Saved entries
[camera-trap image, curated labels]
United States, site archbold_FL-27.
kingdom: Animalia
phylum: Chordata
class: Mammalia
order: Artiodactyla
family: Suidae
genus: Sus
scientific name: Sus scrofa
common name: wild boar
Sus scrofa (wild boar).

PROBLEM: The records above should be duplicated in full, exactly as given.

RESPONSE:
[camera-trap image, curated labels]
United States, site archbold_FL-27.
kingdom: Animalia
phylum: Chordata
class: Mammalia
order: Artiodactyla
family: Suidae
genus: Sus
scientific name: Sus scrofa
common name: wild boar
Sus scrofa (wild boar).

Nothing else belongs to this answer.